With reports suggesting that Northern Rock had seen borrowers withdraw money at a rate of £10,000 a second, with two billion pounds withdrawn over the weekend, the FSA said procedures had to improve.
Hector Sants, chief executive at the FSA, admitted that the current strategy was in need of change. He said: “Clearly it is the case that the existing industry backed scheme does have limitations, particularly with regard to large deposits, and it does seem reasonable to conclude that that may well have been a contributing factor to the loss of confidence seen with Northern Rock depositors,” FSA chief executive, Hector Sants, told BBC Radio Four.
“There have been a number of factors affecting confidence, but it is clear that investors are aware of the limitations of the scheme and, in the light of events, it would be right to look at it again.”
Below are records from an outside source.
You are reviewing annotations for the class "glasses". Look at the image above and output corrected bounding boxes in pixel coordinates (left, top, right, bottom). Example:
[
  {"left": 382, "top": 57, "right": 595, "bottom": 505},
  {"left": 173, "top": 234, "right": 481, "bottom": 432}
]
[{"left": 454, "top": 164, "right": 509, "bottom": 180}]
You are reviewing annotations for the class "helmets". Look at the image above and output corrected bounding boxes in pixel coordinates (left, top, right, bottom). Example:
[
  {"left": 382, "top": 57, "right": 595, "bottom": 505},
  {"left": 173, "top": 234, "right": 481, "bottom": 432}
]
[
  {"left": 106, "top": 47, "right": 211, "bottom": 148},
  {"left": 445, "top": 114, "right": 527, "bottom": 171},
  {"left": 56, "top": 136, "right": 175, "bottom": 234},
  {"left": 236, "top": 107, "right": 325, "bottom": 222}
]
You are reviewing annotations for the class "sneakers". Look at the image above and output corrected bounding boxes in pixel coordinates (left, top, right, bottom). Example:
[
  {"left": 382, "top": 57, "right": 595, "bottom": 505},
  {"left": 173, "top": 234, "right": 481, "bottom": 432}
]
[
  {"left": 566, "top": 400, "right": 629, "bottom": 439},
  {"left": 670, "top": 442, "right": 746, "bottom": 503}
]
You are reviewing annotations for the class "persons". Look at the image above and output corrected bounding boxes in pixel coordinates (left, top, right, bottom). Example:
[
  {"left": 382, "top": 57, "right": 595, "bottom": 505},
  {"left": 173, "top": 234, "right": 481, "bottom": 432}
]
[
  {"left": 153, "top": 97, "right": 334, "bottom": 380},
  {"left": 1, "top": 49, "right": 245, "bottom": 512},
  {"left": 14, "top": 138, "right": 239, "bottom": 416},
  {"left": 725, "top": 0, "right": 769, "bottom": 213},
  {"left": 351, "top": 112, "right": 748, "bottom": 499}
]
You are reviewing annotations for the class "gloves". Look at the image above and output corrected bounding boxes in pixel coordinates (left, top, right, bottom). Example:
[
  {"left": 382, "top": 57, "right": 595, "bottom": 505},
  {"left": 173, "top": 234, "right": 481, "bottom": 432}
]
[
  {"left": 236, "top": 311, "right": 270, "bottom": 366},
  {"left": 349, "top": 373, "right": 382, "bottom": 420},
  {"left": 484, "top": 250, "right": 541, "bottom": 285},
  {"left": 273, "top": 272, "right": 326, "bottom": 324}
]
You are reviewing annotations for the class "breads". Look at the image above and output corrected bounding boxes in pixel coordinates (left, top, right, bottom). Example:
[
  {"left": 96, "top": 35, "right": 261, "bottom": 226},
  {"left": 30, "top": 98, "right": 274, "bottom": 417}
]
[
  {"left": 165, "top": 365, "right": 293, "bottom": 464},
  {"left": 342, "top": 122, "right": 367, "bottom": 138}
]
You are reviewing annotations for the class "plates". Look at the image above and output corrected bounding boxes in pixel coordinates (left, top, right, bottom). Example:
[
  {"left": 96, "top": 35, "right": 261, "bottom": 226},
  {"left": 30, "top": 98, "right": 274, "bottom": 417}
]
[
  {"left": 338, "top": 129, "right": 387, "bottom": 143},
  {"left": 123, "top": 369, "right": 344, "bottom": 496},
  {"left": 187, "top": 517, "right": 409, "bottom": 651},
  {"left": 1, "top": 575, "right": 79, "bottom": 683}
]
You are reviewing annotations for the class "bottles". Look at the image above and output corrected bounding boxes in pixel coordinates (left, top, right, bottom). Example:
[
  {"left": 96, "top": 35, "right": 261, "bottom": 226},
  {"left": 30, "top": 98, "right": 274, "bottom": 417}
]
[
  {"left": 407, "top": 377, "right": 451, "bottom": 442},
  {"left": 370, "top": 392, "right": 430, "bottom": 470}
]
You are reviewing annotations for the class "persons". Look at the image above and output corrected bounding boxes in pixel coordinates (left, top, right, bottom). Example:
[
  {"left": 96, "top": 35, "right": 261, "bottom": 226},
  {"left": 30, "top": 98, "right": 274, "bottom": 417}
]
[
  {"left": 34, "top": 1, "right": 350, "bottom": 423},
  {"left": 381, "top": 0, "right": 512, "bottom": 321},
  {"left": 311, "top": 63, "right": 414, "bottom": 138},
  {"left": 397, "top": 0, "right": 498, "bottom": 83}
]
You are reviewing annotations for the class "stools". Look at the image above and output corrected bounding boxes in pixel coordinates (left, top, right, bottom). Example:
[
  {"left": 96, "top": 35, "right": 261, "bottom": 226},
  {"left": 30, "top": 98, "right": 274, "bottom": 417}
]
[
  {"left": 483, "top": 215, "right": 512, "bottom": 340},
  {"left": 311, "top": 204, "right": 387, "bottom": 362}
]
However, Callum McCarthy, chairman at the FSA, added: “The FSA remains confident about the industry’s ability to withstand current market pressures. We are in constant dialogue with firms to ensure that they are vigilant with regard to potential risks.”
The Bank of England also made a u-turn, with its decision to inject £10 billion into the market to ease the pressure on inter-bank interest rates. Alan Clarke at BNP Paribas, said: “The situation has deteriorated to the point that the slowdown implied is more severe than the Bank had seen as desirable.”